[Saved entries]
= Beginning of Section =
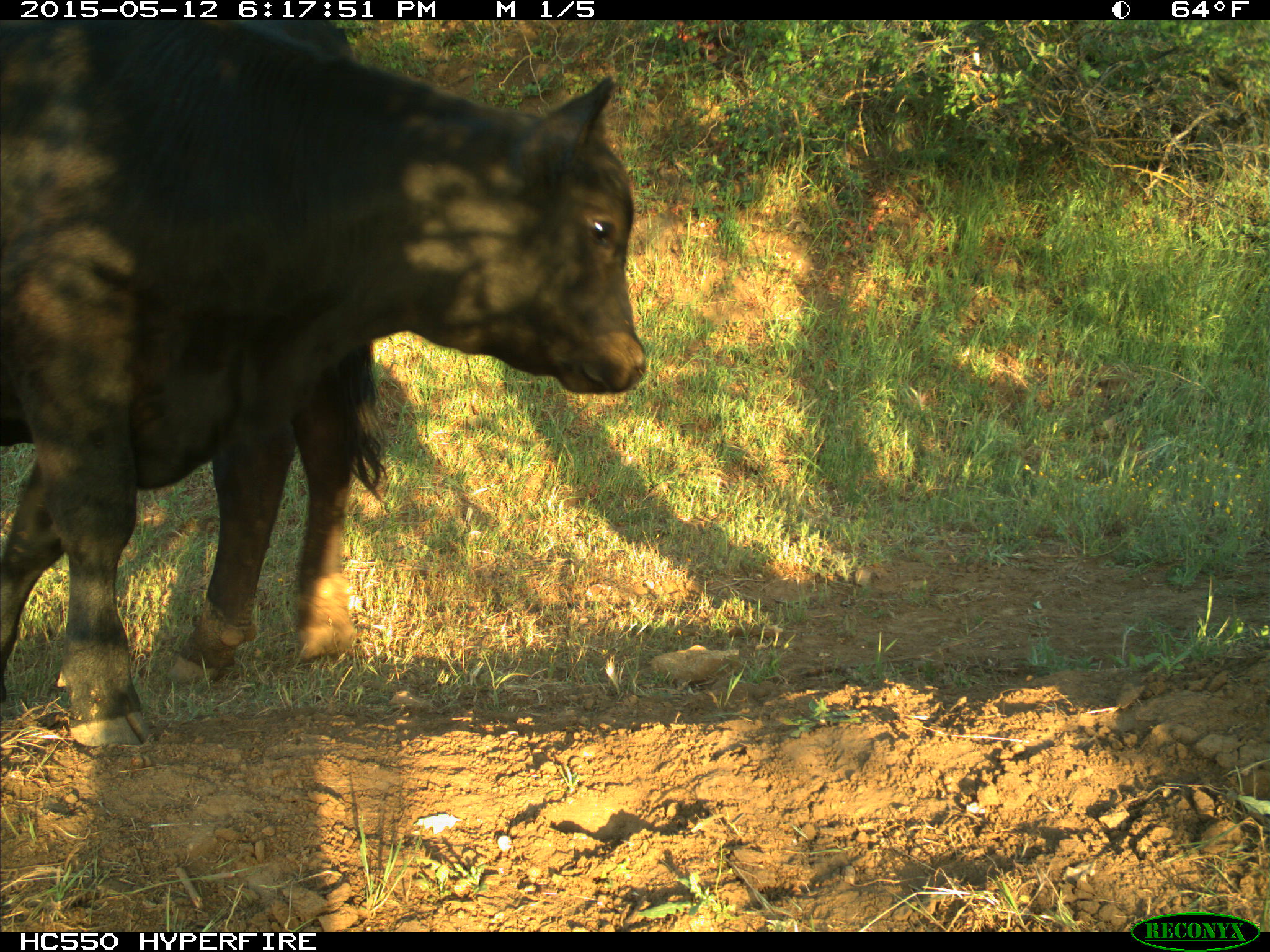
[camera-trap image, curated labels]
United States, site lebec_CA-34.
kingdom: Animalia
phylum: Chordata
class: Mammalia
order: Artiodactyla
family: Bovidae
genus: Bos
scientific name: Bos taurus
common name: domestic cow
Bos taurus (domestic cow).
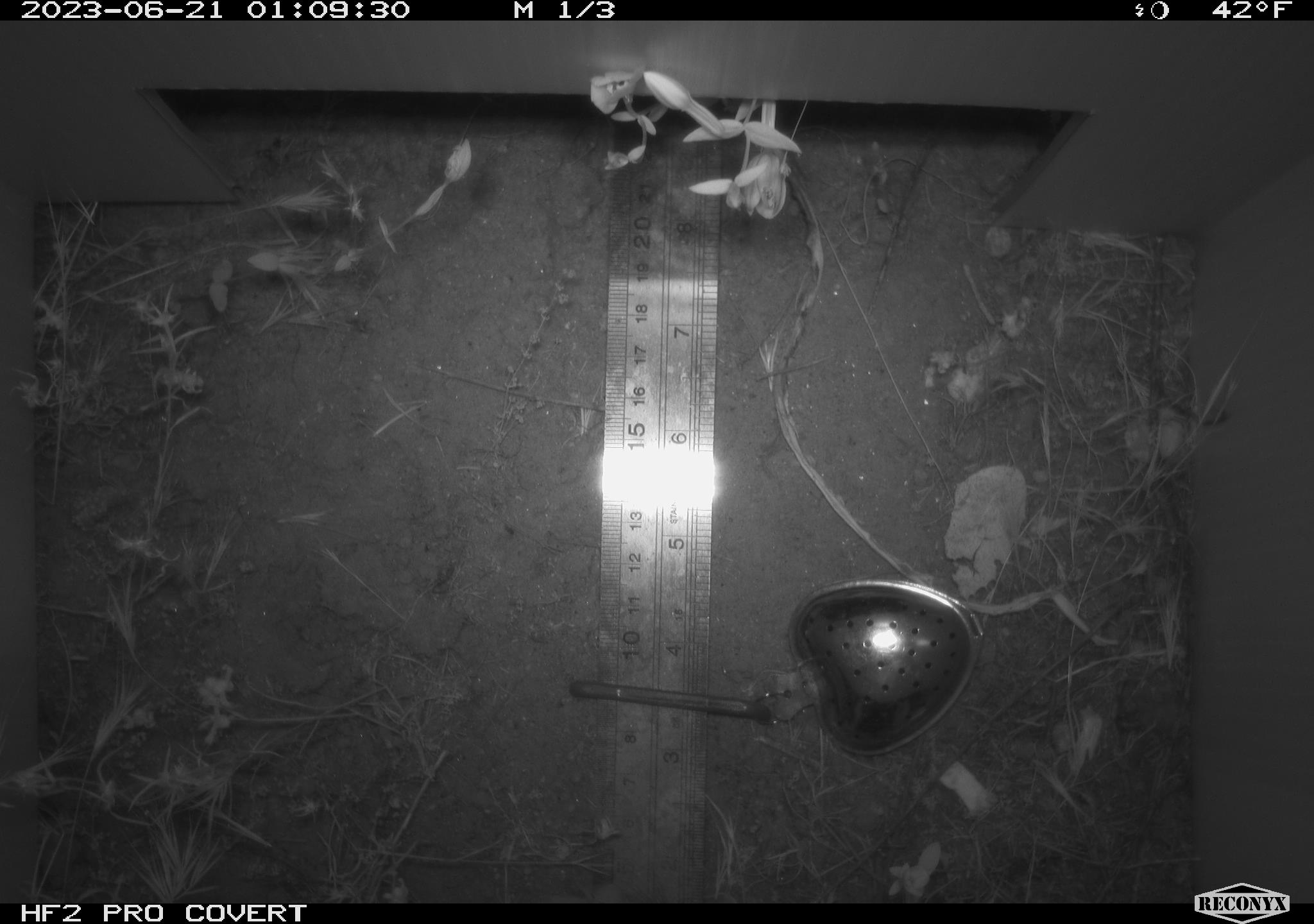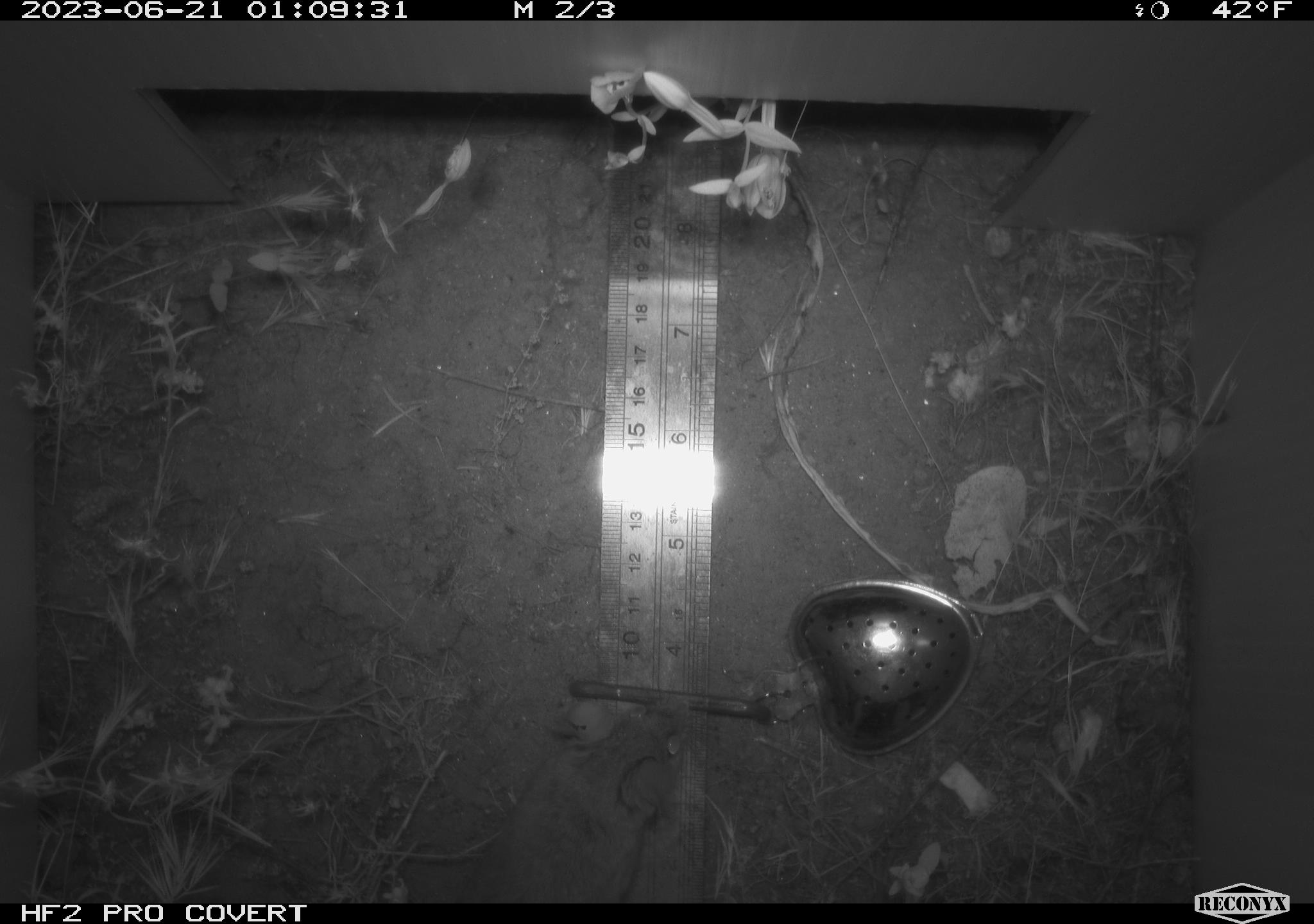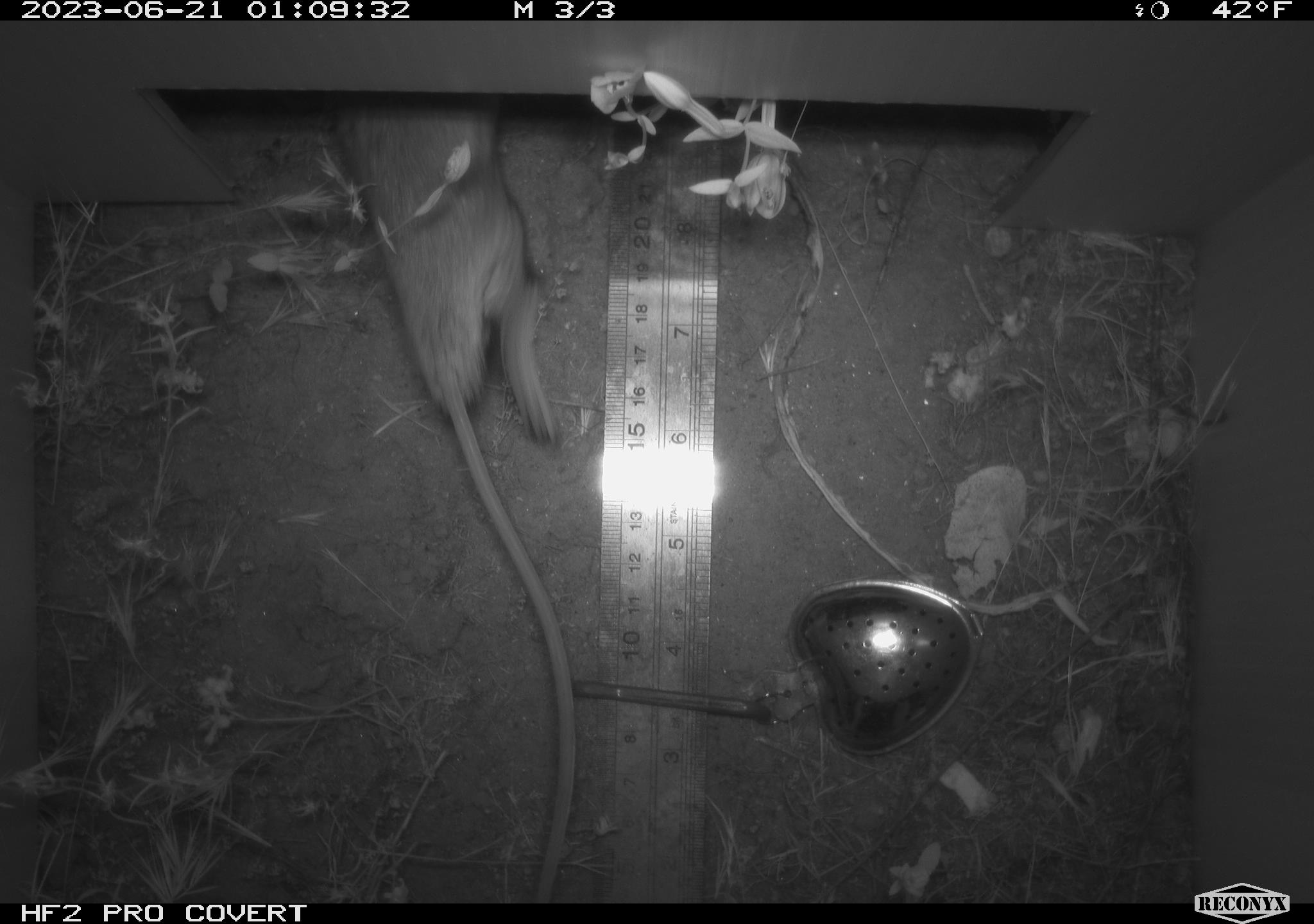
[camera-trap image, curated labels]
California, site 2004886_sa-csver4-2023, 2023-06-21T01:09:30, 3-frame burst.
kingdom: Animalia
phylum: Chordata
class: Mammalia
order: Rodentia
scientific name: Rodentia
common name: mouse species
Mouse species (Rodentia).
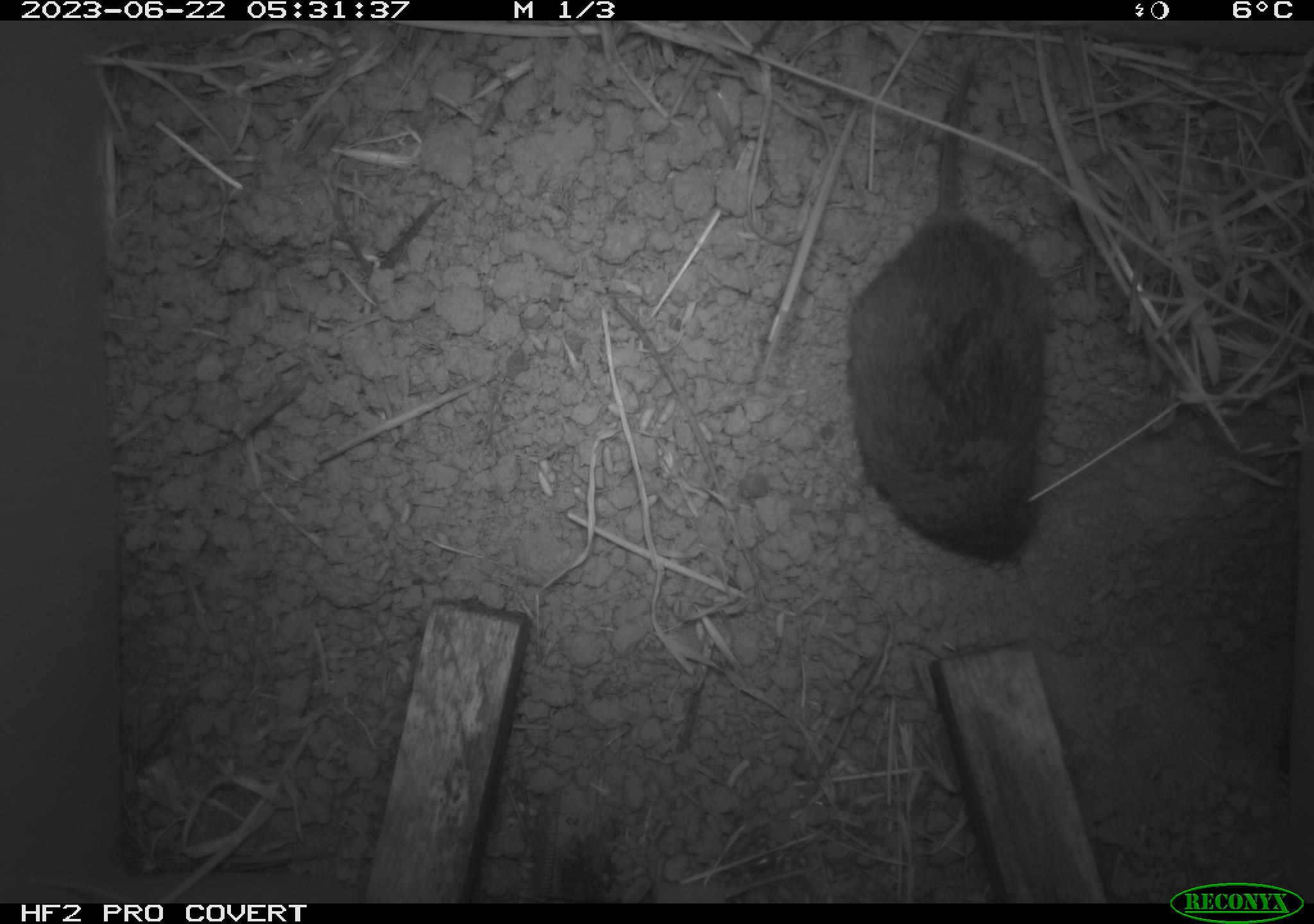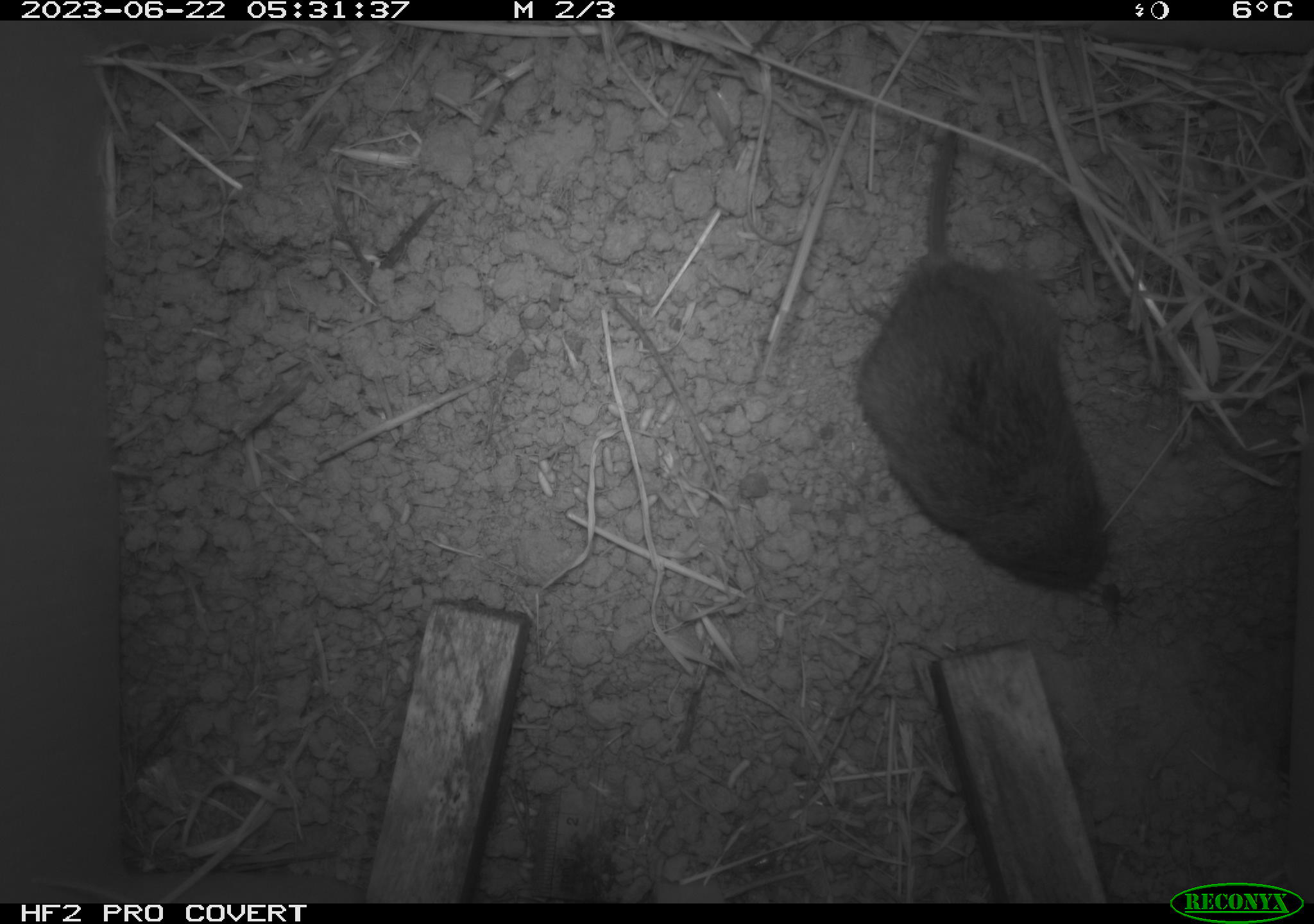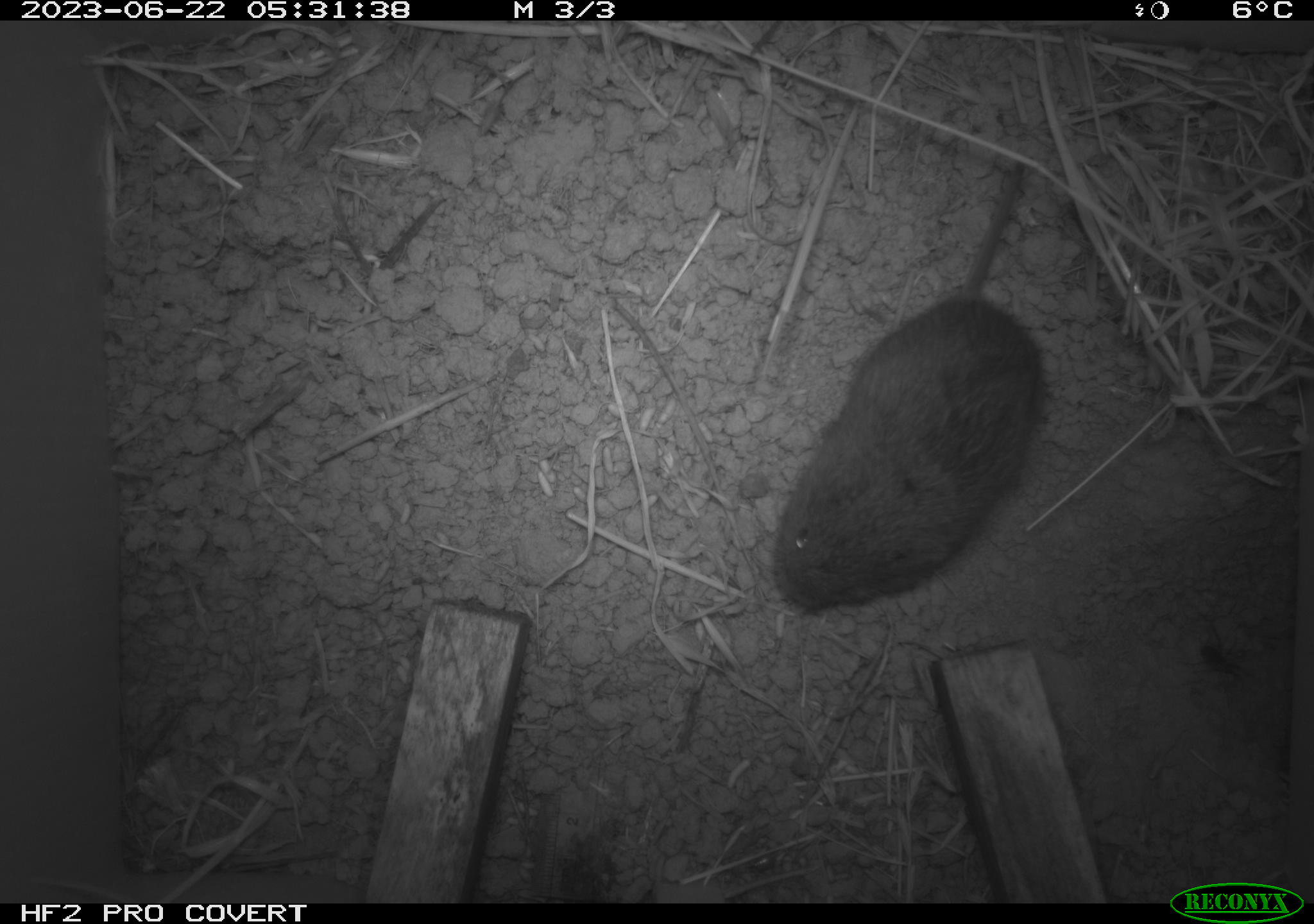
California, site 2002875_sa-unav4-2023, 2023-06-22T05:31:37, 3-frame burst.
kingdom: Animalia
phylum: Chordata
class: Mammalia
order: Rodentia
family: Cricetidae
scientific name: Arvicolinae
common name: voles, lemmings, and muskrats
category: arvicolinae subfamily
= End of Section =
### Task
The word "California" appears on some lines of the data above; count those lines and give only the total.

### Response below
2